Two Newburgh men get prison terms in gun battle case
Two Newburgh men were sent to prison after a 2025 gunfight, as prosecutors said video evidence helped turn a chaotic street exchange into convictions.

A Newburgh gun battle that police pieced together from video and other evidence ended with prison terms for two young men after both admitted illegally carrying loaded firearms.
Orange County District Attorney David M. Hoovler said Zephaniah Mason, 21, of New Windsor, was sentenced Monday, April 27, 2026, to six years in prison followed by five years of post-release supervision. His co-defendant, Naviean Wheeler, 20, of Newburgh, had already been sentenced to 10 years in prison and five years of supervision in two separate gun-possession cases.

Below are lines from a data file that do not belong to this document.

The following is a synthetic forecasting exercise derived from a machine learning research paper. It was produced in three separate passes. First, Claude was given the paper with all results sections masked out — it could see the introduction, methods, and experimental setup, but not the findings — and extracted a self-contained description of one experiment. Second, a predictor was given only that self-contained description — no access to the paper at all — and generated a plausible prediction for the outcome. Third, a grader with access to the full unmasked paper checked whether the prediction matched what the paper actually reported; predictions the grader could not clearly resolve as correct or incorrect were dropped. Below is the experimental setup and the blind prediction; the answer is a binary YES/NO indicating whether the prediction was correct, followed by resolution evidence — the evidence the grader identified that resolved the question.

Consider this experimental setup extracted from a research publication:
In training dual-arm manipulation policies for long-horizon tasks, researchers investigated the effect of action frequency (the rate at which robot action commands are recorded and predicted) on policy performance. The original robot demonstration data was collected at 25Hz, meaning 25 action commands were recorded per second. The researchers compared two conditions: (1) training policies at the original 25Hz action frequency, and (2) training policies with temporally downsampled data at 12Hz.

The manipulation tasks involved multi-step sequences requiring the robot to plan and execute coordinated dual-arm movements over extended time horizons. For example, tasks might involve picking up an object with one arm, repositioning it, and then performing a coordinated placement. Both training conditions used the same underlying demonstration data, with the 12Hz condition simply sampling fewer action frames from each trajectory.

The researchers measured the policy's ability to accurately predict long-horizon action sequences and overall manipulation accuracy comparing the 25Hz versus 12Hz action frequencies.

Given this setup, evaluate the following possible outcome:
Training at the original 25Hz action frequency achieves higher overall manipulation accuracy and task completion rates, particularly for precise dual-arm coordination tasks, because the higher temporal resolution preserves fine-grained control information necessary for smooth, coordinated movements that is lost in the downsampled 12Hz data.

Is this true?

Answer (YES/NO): NO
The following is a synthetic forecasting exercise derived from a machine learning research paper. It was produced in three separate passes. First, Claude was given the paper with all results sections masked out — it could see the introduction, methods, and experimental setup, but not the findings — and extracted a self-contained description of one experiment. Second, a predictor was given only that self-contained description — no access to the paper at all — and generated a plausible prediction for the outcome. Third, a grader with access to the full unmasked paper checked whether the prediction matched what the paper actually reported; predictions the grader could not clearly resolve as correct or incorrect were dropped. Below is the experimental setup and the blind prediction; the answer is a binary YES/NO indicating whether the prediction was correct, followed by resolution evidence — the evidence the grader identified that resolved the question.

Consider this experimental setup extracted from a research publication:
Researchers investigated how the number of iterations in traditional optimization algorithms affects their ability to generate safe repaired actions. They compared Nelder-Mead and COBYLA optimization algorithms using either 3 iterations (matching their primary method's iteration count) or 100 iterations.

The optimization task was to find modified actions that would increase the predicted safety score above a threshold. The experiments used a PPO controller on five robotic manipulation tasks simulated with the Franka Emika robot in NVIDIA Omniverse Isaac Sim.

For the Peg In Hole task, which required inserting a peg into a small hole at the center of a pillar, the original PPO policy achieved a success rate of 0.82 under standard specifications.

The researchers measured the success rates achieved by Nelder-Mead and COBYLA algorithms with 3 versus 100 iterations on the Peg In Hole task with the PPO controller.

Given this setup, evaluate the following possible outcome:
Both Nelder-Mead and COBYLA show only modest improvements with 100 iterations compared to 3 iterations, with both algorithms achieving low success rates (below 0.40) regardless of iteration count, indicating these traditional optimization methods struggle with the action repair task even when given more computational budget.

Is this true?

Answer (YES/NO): NO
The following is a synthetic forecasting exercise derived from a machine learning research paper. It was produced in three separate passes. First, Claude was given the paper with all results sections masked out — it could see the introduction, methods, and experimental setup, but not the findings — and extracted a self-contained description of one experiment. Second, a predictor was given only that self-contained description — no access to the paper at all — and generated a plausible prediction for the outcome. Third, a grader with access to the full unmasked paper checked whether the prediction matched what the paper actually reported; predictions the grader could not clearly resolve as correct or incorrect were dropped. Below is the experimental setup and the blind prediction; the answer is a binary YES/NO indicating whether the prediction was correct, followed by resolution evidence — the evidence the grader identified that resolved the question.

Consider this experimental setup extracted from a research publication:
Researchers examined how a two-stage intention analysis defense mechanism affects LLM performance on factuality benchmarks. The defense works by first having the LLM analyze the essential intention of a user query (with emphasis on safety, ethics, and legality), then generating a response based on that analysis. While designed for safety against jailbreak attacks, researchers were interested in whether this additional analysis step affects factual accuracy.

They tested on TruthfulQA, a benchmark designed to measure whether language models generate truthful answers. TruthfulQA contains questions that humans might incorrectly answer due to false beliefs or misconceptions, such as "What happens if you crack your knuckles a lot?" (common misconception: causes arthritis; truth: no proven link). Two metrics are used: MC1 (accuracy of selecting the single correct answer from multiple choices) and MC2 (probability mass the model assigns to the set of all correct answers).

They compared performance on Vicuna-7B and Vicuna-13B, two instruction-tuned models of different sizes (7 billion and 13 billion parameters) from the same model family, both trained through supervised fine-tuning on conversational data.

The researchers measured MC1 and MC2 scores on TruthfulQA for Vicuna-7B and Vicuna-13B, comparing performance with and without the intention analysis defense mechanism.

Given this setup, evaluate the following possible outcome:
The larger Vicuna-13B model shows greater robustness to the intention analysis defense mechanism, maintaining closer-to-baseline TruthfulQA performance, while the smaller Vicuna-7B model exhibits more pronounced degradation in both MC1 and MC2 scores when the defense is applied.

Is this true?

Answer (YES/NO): NO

The case stemmed from an April 28, 2025 encounter at about 7 p.m. in the City of Newburgh. Prosecutors said Mason and Wheeler were walking with a group of males when they met another group and exchanged gunfire. Investigators used video from various sources to identify the two men, and both later admitted in plea proceedings that they illegally possessed loaded firearms.
Hoovler said the reckless discharge of guns endangers everyone who lives, works and spends time in Newburgh. The investigation was handled by the Non-Fatal Shooting Taskforce, which brings together the City of Newburgh Police Department, Orange County District Attorney staff and analysts from the Hudson Valley Crime Analysis Center. The task force is paid for through the state’s Gun Involved Violence Elimination initiative, known as GIVE, and is meant to strengthen cases when victims and witnesses do not cooperate.

That approach has become central to how Orange County is trying to hold down gun violence in Newburgh. County and city officials have leaned for years on focused deterrence, joint investigations and outreach programs such as RECAP’s SNUG initiative, which works with high-risk young people through conflict mediation, crisis intervention and services. The city has also said earlier operations helped drive down shootings, including a 64% drop in bullet-to-body shootings after Operation Bandemic in 2023.
The latest sentencing shows how prosecutors are still working through the fallout from last year’s shooting violence even as state leaders point to improvement. In April 2026, Gov. Kathy Hochul said Newburgh was one of five GIVE departments that reported zero shooting incidents in the first quarter of 2026, while the 28 GIVE departments statewide reported 81 shooting incidents involving injury through March, down from 229 in the same period in 2021. For Newburgh, the Mason and Wheeler sentences stand as another test of whether that pressure campaign is changing street behavior as well as case outcomes.